Therapeutic mechanisms of AAV-NaVβ1

NaVβ1 is a promiscuous and multifunctional protein that (1) potentiates channel activity of the pore-forming voltage-gated sodium channel α subunits, ^{43 –46} (2) functions as a chaperone of sodium channel α subunits from the intracellular pool to the neuronal membrane, ⁴⁷ (3) interacts with and modulates the activity of voltage-gated potassium channels, ^{48 –50} and (4) acts as a cell adhesion molecule to enhance neurite outgrowth. ⁵¹ A population of NaVβ1 subunits are localized at the axon initial segment, ⁵² as is NaV1.1. ¹³ It is possible that overexpression of NaVβ1 increased NaV1.1 subunit expression on the neuronal plasma membrane from the large intracellular pool of subunits. ⁵³ Alternatively, we observed that the endogenous NaVβ1 protein was reduced in the untreated Scn1a^+/− mouse brain (Fig. 1C), and previous studies using Scn1b knockout mice showed that this line of mutant mice displayed spontaneous seizures and severe mortality. ^54,55 Thus, AAV-NaVβ1 administration in Scn1a^+/− Dravet mice likely rectified the deficit of NaVβ1, thereby contributing to the therapeutic efficacy.

Another possibility is that the rescue effects may have been mediated by direct sodium channel potentiation and/or modulation of potassium channels. NaVβ1 induces variable effects (either potentiation or inhibition) on several potassium channels, including Kv1.1, Kv1.2, Kv1.3, Kv1.6, Kv7 (Ref. ⁴⁸ ), and Kv4.2 (Ref. ⁴⁹ ). The Kv4.2 channel coimmunoprecipitates with NaVβ1 in the mouse brain, and in NaVβ1 knockout mice, action potentials in excitatory cortical pyramidal neurons are increased. ⁴⁹ This suggests that overexpression of NaVβ1 may suppress excitatory neuron firing, possibly by effects on Kv4.2. The promoter used in the present study showed expression of the NaVβ1 transgene in both GABA interneurons, where it would be expected to potentiate residual NaV1.1 sodium channels, and in non-GABA excitatory neurons where it may have dampened action potential firing via interaction with Kv4.2. These concomitant but reciprocal effects on sodium and potassium channels could have produced the therapeutic effect observed here in DS mice.

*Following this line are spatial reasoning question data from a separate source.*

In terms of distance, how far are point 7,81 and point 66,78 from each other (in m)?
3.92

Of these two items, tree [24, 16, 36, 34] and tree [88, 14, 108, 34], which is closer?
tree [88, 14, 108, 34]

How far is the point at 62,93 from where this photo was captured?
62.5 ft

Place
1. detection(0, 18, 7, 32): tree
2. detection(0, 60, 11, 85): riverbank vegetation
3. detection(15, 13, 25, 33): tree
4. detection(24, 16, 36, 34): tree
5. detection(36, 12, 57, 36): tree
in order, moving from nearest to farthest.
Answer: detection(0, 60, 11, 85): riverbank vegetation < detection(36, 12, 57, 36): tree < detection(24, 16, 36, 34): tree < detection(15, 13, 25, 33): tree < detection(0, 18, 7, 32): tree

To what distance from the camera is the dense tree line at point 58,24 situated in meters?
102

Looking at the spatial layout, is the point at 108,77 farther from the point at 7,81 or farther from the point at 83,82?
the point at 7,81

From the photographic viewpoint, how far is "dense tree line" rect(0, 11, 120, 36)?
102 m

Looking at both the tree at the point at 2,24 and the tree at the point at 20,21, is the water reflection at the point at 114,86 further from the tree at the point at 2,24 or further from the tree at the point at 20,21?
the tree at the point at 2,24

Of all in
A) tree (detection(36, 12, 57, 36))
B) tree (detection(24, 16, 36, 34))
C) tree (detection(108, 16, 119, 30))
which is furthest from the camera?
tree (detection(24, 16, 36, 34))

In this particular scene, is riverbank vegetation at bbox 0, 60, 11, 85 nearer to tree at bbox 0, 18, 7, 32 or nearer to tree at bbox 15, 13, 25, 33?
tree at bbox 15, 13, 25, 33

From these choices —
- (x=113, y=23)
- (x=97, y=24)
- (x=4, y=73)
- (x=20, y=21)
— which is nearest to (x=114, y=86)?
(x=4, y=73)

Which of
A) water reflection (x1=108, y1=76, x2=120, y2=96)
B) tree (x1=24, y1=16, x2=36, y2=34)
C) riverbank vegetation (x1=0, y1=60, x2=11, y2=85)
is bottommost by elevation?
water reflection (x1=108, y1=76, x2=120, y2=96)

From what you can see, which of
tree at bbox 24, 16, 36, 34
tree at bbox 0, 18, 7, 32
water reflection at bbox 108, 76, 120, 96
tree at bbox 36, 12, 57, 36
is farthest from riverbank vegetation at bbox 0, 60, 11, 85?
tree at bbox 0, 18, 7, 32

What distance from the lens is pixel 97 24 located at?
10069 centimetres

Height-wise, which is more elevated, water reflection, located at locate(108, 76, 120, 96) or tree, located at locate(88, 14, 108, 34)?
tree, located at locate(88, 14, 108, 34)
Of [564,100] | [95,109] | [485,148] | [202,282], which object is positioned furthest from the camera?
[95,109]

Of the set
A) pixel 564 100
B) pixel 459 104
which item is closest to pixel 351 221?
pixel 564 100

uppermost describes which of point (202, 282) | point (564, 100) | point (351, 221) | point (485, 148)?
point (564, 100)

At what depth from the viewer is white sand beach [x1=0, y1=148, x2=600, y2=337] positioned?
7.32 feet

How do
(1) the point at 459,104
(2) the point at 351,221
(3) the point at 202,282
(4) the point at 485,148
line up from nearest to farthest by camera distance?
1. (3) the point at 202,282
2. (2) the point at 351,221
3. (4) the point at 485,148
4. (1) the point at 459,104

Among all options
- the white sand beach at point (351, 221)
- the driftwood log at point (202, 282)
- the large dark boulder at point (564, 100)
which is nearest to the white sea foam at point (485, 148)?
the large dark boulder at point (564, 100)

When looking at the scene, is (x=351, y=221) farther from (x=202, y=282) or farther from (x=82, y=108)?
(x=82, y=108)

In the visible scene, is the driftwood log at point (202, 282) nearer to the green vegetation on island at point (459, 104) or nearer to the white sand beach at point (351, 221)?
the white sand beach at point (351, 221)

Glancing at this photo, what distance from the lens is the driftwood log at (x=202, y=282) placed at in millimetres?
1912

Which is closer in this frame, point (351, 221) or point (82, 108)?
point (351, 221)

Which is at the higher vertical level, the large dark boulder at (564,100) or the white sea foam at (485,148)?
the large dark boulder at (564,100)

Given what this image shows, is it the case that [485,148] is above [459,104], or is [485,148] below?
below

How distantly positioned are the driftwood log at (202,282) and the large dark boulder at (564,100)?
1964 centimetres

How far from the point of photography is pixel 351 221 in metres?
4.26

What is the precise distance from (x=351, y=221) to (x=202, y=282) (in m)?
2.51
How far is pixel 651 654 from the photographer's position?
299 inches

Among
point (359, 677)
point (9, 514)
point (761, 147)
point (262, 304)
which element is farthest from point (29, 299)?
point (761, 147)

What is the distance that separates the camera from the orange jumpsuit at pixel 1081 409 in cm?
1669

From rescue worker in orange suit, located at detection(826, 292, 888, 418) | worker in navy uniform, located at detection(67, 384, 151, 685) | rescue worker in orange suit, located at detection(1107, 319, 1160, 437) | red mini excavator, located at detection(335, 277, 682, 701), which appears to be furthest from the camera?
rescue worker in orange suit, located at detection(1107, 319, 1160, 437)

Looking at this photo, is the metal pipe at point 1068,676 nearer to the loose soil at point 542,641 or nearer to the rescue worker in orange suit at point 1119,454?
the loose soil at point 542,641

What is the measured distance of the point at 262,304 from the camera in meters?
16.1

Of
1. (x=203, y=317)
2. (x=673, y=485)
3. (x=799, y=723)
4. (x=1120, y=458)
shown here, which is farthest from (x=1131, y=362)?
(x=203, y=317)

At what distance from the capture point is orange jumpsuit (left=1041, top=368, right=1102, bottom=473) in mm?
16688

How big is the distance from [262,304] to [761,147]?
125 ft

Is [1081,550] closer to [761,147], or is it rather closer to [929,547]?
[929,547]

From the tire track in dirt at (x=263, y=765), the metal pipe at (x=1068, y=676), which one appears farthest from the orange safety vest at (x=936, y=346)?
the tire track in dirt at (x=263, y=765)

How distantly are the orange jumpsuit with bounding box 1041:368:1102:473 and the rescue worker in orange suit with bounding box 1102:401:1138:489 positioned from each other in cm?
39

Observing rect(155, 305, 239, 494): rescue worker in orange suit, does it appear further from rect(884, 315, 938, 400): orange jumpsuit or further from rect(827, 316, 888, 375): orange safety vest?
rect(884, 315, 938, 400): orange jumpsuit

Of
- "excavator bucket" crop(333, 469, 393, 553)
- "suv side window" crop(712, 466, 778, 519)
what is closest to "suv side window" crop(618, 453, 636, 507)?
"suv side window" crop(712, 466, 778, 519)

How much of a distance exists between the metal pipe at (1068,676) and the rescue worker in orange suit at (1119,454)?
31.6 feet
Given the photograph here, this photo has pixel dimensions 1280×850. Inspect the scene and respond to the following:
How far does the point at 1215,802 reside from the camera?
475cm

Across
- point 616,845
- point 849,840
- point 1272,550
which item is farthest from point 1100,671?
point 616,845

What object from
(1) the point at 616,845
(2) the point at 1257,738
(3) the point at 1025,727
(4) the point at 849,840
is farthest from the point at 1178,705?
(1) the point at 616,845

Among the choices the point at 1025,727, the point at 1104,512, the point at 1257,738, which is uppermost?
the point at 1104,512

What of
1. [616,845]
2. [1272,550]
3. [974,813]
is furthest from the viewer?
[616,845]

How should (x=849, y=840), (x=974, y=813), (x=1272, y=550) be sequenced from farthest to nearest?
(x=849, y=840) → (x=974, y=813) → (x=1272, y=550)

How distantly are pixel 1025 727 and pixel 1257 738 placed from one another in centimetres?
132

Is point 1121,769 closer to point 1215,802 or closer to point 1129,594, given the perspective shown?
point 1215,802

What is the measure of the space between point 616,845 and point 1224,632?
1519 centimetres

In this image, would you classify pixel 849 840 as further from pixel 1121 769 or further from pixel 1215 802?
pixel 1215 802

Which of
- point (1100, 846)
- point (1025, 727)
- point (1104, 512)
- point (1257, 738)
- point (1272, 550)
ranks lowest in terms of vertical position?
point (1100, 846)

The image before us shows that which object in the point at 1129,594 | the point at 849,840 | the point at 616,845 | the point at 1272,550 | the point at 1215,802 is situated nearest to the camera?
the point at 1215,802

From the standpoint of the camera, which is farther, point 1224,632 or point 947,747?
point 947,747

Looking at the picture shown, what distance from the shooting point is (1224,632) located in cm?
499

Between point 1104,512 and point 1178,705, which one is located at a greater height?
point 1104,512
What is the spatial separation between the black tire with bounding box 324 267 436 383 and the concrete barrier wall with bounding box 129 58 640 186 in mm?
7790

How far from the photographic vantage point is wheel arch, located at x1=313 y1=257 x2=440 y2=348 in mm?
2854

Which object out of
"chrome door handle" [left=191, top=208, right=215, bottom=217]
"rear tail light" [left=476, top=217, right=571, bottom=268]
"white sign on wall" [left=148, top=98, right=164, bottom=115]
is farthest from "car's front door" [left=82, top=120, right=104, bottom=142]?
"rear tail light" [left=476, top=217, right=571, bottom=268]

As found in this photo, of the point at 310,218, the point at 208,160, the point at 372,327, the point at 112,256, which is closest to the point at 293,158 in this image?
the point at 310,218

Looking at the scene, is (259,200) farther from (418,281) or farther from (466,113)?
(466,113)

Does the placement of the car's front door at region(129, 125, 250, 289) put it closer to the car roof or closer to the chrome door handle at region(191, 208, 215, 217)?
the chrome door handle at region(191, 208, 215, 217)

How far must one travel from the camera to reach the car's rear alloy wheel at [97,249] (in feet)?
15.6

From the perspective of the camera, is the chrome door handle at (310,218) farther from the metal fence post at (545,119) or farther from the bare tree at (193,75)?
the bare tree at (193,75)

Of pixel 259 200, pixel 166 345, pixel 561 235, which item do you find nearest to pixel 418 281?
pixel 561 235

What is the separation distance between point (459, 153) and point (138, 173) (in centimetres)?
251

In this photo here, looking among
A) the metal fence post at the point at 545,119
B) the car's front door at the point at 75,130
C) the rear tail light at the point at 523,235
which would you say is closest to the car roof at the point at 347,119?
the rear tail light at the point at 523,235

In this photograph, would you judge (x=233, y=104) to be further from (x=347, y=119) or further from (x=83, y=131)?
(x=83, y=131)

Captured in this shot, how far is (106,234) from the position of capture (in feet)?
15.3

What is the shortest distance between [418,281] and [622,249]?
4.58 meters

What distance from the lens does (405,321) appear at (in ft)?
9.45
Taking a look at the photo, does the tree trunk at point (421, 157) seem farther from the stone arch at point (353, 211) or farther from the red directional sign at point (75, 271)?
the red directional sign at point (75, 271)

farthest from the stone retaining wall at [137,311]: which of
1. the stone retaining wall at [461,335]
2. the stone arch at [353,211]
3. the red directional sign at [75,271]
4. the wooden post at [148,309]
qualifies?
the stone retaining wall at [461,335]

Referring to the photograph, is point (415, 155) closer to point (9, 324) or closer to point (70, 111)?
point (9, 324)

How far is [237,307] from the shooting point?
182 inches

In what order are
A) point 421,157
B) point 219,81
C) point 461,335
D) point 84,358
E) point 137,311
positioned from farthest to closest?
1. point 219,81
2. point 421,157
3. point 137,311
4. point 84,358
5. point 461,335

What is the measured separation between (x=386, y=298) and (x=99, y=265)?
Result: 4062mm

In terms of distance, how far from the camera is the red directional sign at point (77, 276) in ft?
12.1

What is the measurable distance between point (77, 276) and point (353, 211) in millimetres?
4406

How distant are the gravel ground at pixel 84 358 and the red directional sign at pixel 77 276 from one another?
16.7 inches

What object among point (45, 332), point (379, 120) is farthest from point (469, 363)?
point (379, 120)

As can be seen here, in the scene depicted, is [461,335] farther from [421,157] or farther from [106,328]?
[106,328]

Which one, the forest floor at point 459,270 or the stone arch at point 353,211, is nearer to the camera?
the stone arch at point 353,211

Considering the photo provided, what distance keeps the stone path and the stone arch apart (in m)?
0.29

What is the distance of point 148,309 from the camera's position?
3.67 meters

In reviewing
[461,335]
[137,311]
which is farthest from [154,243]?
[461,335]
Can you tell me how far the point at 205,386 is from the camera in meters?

Our results demonstrate that a single treatment via AAV injection into the cerebral spinal fluid of neonatal mice produced therapeutic effects in juvenile and adult Scn1a ^+/− mice. In addition to mutations in SCN1A, DS is also caused by mutations in the SCN1B gene coding for NaV1β. ⁵⁴ Thus, treatment with AAV-NaVβ1 could also be beneficial for this patient population. Finally, the long-term transgene expression and protracted therapeutic effects of AAV-mediated gene therapy reported in other studies, which in some cases lasted for years after a single injection, ^56,57 represent a major advantage over small-molecule-based anticonvulsant drugs that are typically given repeatedly and can be linked to loss of efficacy.